▸ TASK DETAILS
Rewrite the rows below with every instance of "dining chair backrest" switched to "dining chair back", leaving all other text unchanged.

▸ GIVEN RECORDS
━━━━━━━━━━━━━━━━━━━━

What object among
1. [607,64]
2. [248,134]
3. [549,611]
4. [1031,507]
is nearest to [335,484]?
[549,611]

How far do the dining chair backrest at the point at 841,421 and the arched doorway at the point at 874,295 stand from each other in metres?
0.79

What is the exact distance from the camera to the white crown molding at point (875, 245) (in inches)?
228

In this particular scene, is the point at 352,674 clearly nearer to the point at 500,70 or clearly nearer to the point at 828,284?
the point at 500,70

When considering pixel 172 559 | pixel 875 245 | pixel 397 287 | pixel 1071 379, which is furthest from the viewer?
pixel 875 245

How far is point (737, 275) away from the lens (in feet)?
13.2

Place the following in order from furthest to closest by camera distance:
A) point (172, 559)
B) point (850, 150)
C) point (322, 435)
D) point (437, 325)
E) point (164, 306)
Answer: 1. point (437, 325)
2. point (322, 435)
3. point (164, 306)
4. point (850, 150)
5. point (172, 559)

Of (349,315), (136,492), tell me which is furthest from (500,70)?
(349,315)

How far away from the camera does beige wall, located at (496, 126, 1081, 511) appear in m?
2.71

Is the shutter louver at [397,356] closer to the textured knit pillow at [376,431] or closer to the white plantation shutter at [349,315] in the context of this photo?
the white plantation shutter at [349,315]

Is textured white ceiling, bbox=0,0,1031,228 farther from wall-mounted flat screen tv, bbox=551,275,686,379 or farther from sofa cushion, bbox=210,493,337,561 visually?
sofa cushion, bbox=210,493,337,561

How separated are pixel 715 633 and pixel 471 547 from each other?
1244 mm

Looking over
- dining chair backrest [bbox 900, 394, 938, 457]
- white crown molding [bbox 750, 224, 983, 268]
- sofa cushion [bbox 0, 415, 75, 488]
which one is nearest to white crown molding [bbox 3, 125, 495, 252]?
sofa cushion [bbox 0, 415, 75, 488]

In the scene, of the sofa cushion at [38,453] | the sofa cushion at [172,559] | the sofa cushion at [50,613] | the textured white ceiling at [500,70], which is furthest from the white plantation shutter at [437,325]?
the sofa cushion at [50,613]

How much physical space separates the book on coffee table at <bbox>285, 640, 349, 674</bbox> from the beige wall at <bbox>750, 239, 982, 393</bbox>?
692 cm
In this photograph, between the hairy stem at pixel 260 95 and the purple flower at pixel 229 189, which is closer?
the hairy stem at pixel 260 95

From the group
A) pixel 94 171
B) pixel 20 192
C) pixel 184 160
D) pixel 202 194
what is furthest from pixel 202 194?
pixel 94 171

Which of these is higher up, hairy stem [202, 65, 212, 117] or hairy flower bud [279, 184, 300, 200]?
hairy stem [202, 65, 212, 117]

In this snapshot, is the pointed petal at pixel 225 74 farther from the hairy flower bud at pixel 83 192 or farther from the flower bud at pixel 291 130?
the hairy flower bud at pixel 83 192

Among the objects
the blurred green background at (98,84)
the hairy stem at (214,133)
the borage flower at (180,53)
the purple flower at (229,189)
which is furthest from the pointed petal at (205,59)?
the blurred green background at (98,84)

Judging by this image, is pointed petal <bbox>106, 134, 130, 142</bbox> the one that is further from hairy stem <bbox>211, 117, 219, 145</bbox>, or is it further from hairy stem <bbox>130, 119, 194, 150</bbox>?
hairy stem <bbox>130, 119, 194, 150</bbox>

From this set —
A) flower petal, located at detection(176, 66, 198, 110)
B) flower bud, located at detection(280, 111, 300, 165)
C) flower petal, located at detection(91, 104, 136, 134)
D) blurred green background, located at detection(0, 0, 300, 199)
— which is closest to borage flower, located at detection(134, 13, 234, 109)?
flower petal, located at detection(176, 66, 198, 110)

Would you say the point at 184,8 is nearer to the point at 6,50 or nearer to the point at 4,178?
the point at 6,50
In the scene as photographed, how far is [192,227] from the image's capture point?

━━━━━━━━━━━━━━━━━━━━

▸ EXERCISE OUTPUT
What object among
1. [607,64]
2. [248,134]
3. [549,611]
4. [1031,507]
is nearest to [335,484]?
[549,611]

How far do the dining chair back at the point at 841,421 and the arched doorway at the point at 874,295 stand from each other in metres?
0.79

What is the exact distance from the camera to the white crown molding at point (875, 245) (in inches)?
228

In this particular scene, is the point at 352,674 clearly nearer to the point at 500,70 or clearly nearer to the point at 828,284?
the point at 500,70

When considering pixel 172 559 | pixel 875 245 | pixel 397 287 | pixel 1071 379, which is furthest from the viewer?
pixel 875 245

How far is point (737, 275) away from the lens (in feet)?
13.2

Place the following in order from furthest to closest by camera distance:
A) point (172, 559)
B) point (850, 150)
C) point (322, 435)
D) point (437, 325)
E) point (164, 306)
Answer: 1. point (437, 325)
2. point (322, 435)
3. point (164, 306)
4. point (850, 150)
5. point (172, 559)

Of (349,315), (136,492), tell me which is furthest from (500,70)?
(349,315)

How far away from the camera does beige wall, located at (496, 126, 1081, 511) appear in m?
2.71

Is the shutter louver at [397,356] closer to the textured knit pillow at [376,431] or closer to the white plantation shutter at [349,315] in the context of this photo?
the white plantation shutter at [349,315]

Is textured white ceiling, bbox=0,0,1031,228 farther from wall-mounted flat screen tv, bbox=551,275,686,379 or farther from sofa cushion, bbox=210,493,337,561 visually?
sofa cushion, bbox=210,493,337,561

How separated are pixel 715 633 and pixel 471 547 from each other?
1244 mm

Looking over
- dining chair back [bbox 900, 394, 938, 457]
- white crown molding [bbox 750, 224, 983, 268]
- sofa cushion [bbox 0, 415, 75, 488]
which one is nearest to white crown molding [bbox 3, 125, 495, 252]?
sofa cushion [bbox 0, 415, 75, 488]

In the scene, of the sofa cushion at [38,453] | the sofa cushion at [172,559] | the sofa cushion at [50,613] | the textured white ceiling at [500,70], which is furthest from the white plantation shutter at [437,325]?
the sofa cushion at [50,613]

How much physical space separates the book on coffee table at <bbox>285, 640, 349, 674</bbox> from the beige wall at <bbox>750, 239, 982, 393</bbox>?
692 cm
In this photograph, between the hairy stem at pixel 260 95 and the purple flower at pixel 229 189, which is closer?
the hairy stem at pixel 260 95

From the group
A) pixel 94 171
B) pixel 20 192
C) pixel 184 160
D) pixel 202 194
what is furthest from pixel 202 194?
pixel 94 171

Which of these is higher up, hairy stem [202, 65, 212, 117] or hairy flower bud [279, 184, 300, 200]?
hairy stem [202, 65, 212, 117]

In this snapshot, is the pointed petal at pixel 225 74 farther from the hairy flower bud at pixel 83 192 or farther from the flower bud at pixel 291 130?
the hairy flower bud at pixel 83 192

Among the objects
the blurred green background at (98,84)
the hairy stem at (214,133)
the borage flower at (180,53)
the purple flower at (229,189)
which is furthest from the pointed petal at (205,59)?
the blurred green background at (98,84)

Judging by this image, is pointed petal <bbox>106, 134, 130, 142</bbox> the one that is further from hairy stem <bbox>211, 117, 219, 145</bbox>, or is it further from hairy stem <bbox>130, 119, 194, 150</bbox>?
hairy stem <bbox>130, 119, 194, 150</bbox>

From this set —
A) flower petal, located at detection(176, 66, 198, 110)
B) flower bud, located at detection(280, 111, 300, 165)
C) flower petal, located at detection(91, 104, 136, 134)
D) blurred green background, located at detection(0, 0, 300, 199)
— which is closest to borage flower, located at detection(134, 13, 234, 109)?
flower petal, located at detection(176, 66, 198, 110)

Would you say the point at 184,8 is nearer to the point at 6,50 or nearer to the point at 4,178?
the point at 6,50
In the scene as photographed, how far is [192,227] from the image's capture point?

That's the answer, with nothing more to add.